### [Provided passage]
+ + + +
A novel in
vignettes, and if you like a book that bings you around the lives of
the characters like you are riding a pin ball then this is for you. A
little unsettling sometimes maybe, but a really creative ride it is.
Egan toggles the reader around between 1970 and sometime in the not
too distant future after 2020, and through a myriad of protagonists.
Their lives are all connected and do come together in the end so
there is that to keep in mind. Perhaps we are doing one of those “six
degrees of separation” things here? I am not familiar with Egan but
I found whole chapters that were so intense and characterization so
colorful that leaving them to romp off with another while many years
passed left me somewhat irritated. It would be possible for me to go
back and reread for instance all the “Sasha” chapters and be
happy. All the characters come and go over the years and seem to bang
around and into each other over and over.
Sasha begins the
book. She is a kleptomaniac who is compelled to steal personal items
and who is also working for Bennie, a record producer. They have
their middle-aged dilemmas. Bennie is trying to keep his career
together, have a normal relationship with his child, and fight
impotence. Sasha tries to keep Bennie in tow, date, and fight her
mental illness. When people from the past enter the scene like
Scotty, a Flaming Dildo band member who has been living on the
street, Sasha's college lover Drew, Jules a celebrity journalist, Lou
an amoral entertainment mogul, and Stephanie, Bennie's ex-wife, then
the book rockets into the 1970s. Sasha had been a runaway to Europe
working as a prostitute and Bennie was the guitarist for the band
Flaming Dildos. There is also a bloated has-been rocker trying to be
resurrected, a genocidal dictator, and an aging starlet to contend
with.
+ + + +
### [Dataset section]
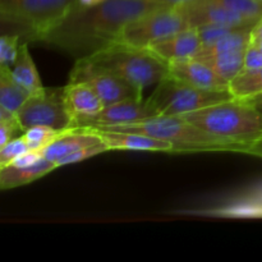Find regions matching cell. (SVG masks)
+ + + +
### [Tasks to carry out]
(a) In the review of Egan's novel, print the part that opens with the words containing "Their lives are" and closes with "over and over.".
(b) According to the review of Egan's novel, which band did Bennie play guitar for?
(c) Pick up the review of Egan's novel after its last sentence and continue it.

### [Replies]
(a)
Their lives are all connected and do come together in the end so
there is that to keep in mind. Perhaps we are doing one of those “six
degrees of separation” things here? I am not familiar with Egan but
I found whole chapters that were so intense and characterization so
colorful that leaving them to romp off with another while many years
passed left me somewhat irritated. It would be possible for me to go
back and reread for instance all the “Sasha” chapters and be
happy. All the characters come and go over the years and seem to bang
around and into each other over and over.

(b) The Flaming Dildos.

(c)
The rocketing
around from character to character and back and forth between four or
five decades takes 13 chapters but only 288 pages so you know it goes
fast. At first I thought this piece could never hang together but it
did and I liked it. Before I read it I saw a reference to A Visit
From the Goon Squad as a “mash-up.” Possibly that is a good
description but it is more than that too. If you are, as I am, in
your “middle age” you may be called upon to remember the 70s and
80s and try not to judge the characters too harshly. There is
sadness, irritation, but also humor, irony, and sarcasm written here
with skill.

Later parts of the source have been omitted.